Experience was insufficient during Monday trading as even the most seasoned investors had little insight into the long-term impact of the credit downgrade. It seemed obvious that we’re in uncharted territory, as blue-chips, historically secure stocks plummeted in morning trading, shedding their long-earned reputation as safe bets. Some analysts argue this slump will be short-lived; that the current fear sweeping the markets will create buying opportunities and make bold investors very rich. Others are convinced an investment right now would be walking beneath a falling knife, an unnecessary risk in uncertain times.

The argument for the former is that the decision by other credit raters, Moody’s, for instance to maintain the U.S.credit rating at AAA will prevent economic paralysis for the nation. The downgrade is a mole on otherwise unmarred face, not unnoticeable but not worthy of too much concern.

The other team would suppose that yes, perhaps the downgrade is mole on the previously unblemished complexion of theU.S.credit, but the threat of malignance should inspire caution. Perhaps, they would argue, it is be prudent to wait for the test results to return before casting it off as nothing.

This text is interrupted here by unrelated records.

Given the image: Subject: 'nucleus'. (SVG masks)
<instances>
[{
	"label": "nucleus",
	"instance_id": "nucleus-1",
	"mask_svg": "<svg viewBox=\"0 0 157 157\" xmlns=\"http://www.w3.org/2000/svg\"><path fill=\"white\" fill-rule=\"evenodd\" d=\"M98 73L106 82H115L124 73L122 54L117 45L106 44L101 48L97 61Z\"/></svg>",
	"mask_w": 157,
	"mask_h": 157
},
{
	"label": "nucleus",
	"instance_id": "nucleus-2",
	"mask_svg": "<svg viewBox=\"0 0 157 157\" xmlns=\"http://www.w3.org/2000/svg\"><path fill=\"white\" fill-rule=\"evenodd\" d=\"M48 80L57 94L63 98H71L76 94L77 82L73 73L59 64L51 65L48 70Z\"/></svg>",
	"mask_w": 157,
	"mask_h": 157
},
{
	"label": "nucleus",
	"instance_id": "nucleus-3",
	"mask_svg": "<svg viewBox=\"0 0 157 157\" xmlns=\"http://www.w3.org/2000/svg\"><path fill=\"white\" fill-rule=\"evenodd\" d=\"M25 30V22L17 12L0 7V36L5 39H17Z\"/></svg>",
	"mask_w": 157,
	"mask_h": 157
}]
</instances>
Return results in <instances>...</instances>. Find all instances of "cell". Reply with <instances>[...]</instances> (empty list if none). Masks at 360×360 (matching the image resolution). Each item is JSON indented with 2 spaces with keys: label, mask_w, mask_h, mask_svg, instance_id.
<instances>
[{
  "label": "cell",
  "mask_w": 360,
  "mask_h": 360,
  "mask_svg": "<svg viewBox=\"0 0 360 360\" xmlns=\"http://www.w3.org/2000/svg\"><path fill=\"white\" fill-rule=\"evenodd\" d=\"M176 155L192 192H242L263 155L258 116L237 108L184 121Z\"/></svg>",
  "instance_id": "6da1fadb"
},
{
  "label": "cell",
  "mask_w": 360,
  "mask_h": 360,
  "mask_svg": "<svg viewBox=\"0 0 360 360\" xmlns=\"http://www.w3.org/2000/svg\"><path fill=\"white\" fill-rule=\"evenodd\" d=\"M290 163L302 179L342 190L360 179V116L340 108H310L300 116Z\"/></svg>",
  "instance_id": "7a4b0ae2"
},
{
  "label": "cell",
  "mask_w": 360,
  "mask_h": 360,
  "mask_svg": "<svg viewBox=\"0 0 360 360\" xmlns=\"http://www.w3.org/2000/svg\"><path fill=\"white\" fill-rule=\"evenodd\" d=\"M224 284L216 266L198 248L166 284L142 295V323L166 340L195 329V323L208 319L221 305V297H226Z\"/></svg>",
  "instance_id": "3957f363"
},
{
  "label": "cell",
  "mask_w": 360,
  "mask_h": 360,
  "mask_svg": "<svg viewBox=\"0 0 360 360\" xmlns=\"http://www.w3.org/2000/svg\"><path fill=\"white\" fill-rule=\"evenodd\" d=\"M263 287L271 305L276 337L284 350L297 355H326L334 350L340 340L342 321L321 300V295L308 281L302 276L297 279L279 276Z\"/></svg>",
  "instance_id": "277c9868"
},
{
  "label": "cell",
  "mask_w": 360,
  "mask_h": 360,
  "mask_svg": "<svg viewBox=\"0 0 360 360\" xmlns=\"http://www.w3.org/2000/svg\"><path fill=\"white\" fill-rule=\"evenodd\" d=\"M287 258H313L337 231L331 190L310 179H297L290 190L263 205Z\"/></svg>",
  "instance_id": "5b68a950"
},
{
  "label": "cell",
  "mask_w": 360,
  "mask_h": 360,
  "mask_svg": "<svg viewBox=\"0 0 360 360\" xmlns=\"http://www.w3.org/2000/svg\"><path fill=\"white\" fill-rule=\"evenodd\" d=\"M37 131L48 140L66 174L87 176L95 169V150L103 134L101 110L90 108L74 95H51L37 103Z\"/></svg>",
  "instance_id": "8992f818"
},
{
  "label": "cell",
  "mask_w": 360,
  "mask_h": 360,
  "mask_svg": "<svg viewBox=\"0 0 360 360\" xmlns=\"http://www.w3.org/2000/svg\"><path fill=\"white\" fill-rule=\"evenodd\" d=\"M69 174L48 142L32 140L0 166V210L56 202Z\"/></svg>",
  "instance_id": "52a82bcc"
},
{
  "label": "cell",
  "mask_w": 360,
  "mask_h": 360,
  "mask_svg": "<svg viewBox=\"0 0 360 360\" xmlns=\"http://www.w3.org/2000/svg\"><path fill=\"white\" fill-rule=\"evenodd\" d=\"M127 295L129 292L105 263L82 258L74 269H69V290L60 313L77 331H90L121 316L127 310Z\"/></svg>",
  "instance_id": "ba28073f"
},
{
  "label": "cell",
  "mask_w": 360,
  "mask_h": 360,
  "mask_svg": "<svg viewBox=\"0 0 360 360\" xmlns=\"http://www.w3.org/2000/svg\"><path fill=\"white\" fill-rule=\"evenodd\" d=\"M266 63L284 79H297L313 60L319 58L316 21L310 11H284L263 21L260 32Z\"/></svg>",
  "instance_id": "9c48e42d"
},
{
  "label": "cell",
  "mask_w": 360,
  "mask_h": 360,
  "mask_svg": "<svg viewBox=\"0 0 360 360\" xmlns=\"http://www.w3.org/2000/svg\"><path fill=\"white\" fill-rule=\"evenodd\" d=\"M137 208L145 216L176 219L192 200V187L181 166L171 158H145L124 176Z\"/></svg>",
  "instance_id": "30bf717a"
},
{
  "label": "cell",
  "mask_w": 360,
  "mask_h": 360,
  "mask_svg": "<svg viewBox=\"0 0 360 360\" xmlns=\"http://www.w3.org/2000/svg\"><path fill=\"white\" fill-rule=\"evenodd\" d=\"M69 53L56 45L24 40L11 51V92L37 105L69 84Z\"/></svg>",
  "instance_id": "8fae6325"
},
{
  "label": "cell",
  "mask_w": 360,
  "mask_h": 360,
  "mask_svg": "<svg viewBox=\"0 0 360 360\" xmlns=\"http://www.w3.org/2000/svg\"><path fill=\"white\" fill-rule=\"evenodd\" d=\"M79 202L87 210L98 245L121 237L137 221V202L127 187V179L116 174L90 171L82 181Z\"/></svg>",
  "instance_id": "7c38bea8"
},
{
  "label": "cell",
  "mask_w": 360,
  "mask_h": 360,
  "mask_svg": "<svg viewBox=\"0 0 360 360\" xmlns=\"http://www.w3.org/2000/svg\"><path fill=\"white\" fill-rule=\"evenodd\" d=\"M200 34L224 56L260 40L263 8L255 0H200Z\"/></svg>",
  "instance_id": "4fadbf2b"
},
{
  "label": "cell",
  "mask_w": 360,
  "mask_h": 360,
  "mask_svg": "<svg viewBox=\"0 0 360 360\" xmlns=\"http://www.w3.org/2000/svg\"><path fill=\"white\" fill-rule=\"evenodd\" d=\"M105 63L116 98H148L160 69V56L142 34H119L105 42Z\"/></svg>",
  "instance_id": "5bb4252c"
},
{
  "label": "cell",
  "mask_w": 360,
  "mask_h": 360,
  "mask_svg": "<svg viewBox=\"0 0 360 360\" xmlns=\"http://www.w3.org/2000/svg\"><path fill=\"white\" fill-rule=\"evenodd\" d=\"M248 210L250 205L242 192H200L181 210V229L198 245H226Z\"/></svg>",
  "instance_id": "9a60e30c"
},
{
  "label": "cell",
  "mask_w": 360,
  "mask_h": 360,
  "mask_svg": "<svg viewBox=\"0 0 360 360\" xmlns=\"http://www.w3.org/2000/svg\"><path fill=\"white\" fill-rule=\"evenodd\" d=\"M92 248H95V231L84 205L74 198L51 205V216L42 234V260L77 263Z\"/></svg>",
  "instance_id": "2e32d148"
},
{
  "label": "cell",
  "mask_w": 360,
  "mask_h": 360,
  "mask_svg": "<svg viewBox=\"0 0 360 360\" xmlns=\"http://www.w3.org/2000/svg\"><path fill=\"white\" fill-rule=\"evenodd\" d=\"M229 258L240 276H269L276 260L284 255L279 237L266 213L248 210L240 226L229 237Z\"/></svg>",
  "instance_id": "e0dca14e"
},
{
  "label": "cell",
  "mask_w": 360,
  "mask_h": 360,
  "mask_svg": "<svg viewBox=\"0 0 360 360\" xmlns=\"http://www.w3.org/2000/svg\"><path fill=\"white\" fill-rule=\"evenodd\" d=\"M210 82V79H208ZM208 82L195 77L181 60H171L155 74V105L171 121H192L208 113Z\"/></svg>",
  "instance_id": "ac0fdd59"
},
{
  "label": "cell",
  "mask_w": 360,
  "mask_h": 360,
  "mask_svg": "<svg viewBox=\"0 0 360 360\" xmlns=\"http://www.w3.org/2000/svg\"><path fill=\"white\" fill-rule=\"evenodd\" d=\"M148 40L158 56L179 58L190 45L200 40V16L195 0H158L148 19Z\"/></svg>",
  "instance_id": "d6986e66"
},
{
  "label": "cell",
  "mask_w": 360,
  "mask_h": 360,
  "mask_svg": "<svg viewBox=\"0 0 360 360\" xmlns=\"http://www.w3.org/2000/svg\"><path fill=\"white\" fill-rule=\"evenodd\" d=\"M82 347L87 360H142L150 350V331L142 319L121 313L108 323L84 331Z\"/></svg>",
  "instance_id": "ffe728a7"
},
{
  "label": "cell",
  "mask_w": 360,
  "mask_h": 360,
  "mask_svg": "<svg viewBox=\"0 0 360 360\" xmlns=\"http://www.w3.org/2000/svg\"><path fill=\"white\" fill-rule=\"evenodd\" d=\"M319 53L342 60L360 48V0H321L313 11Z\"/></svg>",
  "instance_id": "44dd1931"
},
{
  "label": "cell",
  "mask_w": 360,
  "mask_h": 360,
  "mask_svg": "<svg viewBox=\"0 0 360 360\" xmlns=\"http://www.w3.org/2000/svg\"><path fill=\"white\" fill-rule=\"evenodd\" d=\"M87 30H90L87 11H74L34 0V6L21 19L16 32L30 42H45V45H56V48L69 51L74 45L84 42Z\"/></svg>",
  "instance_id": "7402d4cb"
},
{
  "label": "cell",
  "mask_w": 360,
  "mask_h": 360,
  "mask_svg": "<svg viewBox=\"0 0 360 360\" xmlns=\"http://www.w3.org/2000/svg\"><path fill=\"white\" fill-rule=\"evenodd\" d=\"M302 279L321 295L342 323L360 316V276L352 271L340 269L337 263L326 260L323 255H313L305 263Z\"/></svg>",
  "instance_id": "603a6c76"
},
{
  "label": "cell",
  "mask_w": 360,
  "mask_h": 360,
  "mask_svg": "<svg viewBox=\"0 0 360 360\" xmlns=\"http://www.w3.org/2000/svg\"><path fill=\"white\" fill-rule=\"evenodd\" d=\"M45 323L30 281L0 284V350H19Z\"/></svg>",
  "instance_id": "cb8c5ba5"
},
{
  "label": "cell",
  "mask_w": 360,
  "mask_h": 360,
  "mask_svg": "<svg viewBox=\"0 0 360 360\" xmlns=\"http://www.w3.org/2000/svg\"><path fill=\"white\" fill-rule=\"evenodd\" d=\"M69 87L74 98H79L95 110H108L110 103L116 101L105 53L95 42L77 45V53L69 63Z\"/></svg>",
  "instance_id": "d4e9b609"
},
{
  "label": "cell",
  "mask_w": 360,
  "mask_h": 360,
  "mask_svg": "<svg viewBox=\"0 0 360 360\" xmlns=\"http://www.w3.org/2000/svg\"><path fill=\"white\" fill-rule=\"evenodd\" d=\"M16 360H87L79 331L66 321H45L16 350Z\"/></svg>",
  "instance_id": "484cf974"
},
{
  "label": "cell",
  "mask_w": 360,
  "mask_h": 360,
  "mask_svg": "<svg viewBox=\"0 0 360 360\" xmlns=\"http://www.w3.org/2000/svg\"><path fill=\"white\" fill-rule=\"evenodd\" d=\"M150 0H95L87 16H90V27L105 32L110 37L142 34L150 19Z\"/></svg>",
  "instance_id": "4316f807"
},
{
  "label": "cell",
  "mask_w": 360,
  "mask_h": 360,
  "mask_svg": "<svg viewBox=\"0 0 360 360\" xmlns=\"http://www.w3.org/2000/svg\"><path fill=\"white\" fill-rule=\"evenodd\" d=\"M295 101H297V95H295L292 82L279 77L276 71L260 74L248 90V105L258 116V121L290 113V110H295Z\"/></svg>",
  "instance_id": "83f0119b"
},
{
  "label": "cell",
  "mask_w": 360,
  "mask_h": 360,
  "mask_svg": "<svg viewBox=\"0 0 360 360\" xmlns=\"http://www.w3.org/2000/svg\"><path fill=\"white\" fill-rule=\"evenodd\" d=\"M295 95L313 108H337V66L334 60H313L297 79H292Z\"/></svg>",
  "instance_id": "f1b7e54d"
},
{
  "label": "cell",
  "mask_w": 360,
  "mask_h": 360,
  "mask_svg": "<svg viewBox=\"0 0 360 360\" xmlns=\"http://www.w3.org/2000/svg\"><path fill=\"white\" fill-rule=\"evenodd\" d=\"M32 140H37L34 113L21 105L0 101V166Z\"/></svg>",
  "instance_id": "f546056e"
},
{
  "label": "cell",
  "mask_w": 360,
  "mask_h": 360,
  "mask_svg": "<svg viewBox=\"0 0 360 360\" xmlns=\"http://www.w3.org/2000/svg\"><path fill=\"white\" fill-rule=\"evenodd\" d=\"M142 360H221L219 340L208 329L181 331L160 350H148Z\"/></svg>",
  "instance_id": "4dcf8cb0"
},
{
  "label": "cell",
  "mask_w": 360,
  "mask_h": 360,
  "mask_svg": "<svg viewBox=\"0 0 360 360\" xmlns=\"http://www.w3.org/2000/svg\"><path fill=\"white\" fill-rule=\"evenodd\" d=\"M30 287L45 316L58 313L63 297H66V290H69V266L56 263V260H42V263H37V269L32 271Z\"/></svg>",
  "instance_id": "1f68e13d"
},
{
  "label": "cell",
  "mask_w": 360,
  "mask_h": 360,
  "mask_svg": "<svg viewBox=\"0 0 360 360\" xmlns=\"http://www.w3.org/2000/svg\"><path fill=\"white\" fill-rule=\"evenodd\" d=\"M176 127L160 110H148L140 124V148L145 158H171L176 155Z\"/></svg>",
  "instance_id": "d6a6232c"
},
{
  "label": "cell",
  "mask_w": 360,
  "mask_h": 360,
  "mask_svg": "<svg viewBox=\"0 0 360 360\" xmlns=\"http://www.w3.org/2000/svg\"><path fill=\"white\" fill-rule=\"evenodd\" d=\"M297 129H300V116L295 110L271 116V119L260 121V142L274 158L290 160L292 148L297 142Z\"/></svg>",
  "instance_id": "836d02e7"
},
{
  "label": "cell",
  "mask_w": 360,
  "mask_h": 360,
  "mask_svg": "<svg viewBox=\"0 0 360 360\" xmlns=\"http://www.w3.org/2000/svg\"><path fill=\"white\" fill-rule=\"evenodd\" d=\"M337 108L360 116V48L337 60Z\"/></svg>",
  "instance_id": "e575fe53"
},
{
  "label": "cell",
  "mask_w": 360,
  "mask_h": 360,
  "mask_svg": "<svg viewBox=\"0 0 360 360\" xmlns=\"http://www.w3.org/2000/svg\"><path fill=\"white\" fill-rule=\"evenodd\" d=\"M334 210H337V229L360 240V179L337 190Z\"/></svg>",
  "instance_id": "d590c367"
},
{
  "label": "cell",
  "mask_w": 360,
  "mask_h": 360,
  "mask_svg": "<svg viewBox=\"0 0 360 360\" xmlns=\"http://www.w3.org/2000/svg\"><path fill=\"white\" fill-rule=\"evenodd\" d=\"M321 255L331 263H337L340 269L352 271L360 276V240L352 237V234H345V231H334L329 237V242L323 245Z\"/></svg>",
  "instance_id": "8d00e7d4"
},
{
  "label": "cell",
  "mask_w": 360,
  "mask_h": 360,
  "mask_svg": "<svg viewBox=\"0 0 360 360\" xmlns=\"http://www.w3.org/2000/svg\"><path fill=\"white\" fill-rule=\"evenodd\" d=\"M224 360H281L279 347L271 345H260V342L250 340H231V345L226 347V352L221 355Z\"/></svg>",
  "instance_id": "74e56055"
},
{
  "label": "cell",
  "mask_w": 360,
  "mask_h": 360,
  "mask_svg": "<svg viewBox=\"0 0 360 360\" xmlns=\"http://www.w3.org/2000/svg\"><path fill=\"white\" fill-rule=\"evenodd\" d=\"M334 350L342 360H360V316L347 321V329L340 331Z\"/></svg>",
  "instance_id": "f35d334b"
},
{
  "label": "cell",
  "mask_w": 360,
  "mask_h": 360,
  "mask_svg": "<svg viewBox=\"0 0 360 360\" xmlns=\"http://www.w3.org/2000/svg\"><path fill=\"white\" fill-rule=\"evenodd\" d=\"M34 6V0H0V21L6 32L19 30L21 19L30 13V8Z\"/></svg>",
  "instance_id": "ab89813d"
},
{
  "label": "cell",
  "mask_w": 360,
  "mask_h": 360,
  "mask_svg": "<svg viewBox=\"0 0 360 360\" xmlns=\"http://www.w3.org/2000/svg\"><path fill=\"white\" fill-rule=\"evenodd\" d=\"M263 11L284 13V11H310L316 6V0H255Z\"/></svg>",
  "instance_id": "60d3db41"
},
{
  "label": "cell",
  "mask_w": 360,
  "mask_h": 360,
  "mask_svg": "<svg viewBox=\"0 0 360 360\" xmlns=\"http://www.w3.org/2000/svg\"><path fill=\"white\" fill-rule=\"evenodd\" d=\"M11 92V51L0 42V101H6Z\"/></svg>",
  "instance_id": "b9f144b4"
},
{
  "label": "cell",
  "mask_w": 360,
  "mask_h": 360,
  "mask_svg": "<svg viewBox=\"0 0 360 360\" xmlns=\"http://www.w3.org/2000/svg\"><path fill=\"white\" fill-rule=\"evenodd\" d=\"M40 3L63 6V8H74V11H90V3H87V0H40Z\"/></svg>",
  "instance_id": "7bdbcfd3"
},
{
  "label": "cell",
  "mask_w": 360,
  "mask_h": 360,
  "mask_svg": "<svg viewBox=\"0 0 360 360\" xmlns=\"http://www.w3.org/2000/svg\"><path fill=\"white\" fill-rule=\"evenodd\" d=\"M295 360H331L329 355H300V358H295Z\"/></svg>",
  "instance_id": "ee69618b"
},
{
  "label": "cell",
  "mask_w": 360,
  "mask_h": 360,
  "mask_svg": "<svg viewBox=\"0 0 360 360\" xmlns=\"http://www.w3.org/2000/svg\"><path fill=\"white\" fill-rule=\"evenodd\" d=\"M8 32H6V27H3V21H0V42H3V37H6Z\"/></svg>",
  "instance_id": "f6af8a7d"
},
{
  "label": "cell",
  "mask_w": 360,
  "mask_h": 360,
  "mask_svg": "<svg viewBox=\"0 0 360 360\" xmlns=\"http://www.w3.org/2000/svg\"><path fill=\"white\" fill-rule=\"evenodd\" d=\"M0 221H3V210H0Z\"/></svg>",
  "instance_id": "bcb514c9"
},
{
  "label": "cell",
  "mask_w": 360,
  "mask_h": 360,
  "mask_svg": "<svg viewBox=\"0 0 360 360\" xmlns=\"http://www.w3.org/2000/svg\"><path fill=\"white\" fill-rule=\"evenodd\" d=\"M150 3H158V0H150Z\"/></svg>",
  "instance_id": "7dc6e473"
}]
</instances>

Today, investors were siding largely with the latter team, driving down markets over 300 in early morning trading. The S&P has dropped 14 percent in the previous 11 sessions, categorizing the decline among the top-20 in stock market history.

With a single exception, the entirety of the Dow Jones slid lower on Monday. Bank of America (BAC) led the pack as the credit slash was coupled with the S&P’s downgrade of the Freddie Mac and Fannie Mae. Shares took an additional hit when the New York Times announced the American International Group Inc. (AIG) would sue the North Carolina financial institution for the tune of $10 billion in order to recoup losses on mortgage-backed securities. The potential $10 billion did little to help AIG, which was also sharply lower in trading.

Citigroup (C) was hardly doing better than Bank of America for the day as exposure to mortgages continued to weigh down shares. A security breach late on Friday that led to thieves accessing and selling the information of thousands of Citi credit card holders, did little to help matters. The most obvious driver of losses; however, was a subpoena from the California Attorney General’s Office that would involve the bank in investigation into mortgage securitization practices.

Naturally, the direct impact of a second recession on banking stocks led them to fall hardest among blue-chips today. Conversely major tech companies, which tend to have strong international business operations to dull the blow, were able to make it through the day alive. International Business Machines (IBM), Microsoft (MSFT), Hewlett Packard (HPQ) and Intel (INTC) all fell, but considerably less than many other companies listed on the Dow Jones. Intel, likely by virtue of its strong international semi-conductor business, was the least affected among tech components.

Other tech goliaths, including Google (GOOG) and Apple (AAPL) slid comparably. Shares of Google, are down near 7 percent YTD while Apple has managed to tick up over 12 percent even in spite of recent slides.

Coca-Cola (KO) was lower but stayed stable while Kraft Foods (KFT) sank more sharply.

Even Wal-Mart (WMT) which some could argue would thrive in a bad economy due to its discount prices took a hit today.

Pharmaceutical companies including Johnson & Johnson (JNJ) and Pfizer (PFE), were also struggling in spite of strong international business and product demand.

The breadth of the blue-chip weakness today could be interpreted as the beginning of a changing landscape: a new frontier in investing post-credit-downgrade where not even blue-chips are safe. Simultaneously, the test results could come back negative and the performance today could be the anxiety of the waiting period taking a toll and creating false symptoms.